START Exercise material

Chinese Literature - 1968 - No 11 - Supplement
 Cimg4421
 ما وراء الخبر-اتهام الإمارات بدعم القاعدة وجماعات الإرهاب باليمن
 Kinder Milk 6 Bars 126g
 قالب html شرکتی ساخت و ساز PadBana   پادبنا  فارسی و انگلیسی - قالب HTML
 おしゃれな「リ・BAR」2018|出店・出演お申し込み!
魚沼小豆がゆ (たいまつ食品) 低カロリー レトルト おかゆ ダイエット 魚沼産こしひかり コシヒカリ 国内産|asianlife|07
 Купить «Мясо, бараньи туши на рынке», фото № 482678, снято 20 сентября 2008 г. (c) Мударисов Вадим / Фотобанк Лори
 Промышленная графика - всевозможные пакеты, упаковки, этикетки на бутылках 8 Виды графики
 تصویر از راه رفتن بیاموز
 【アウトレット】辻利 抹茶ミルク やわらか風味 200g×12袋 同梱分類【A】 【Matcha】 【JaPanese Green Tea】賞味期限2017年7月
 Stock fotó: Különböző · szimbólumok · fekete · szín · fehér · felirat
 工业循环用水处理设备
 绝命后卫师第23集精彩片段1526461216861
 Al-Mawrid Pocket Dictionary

END Exercise material

> Required action
Repeat, exactly and only, the lines from the beginning of the material through the line that contains "おしゃれな「リ・BAR」2018|出店・出演お申し込み!".

> Task solution
Chinese Literature - 1968 - No 11 - Supplement
 Cimg4421
 ما وراء الخبر-اتهام الإمارات بدعم القاعدة وجماعات الإرهاب باليمن
 Kinder Milk 6 Bars 126g
 قالب html شرکتی ساخت و ساز PadBana   پادبنا  فارسی و انگلیسی - قالب HTML
 おしゃれな「リ・BAR」2018|出店・出演お申し込み!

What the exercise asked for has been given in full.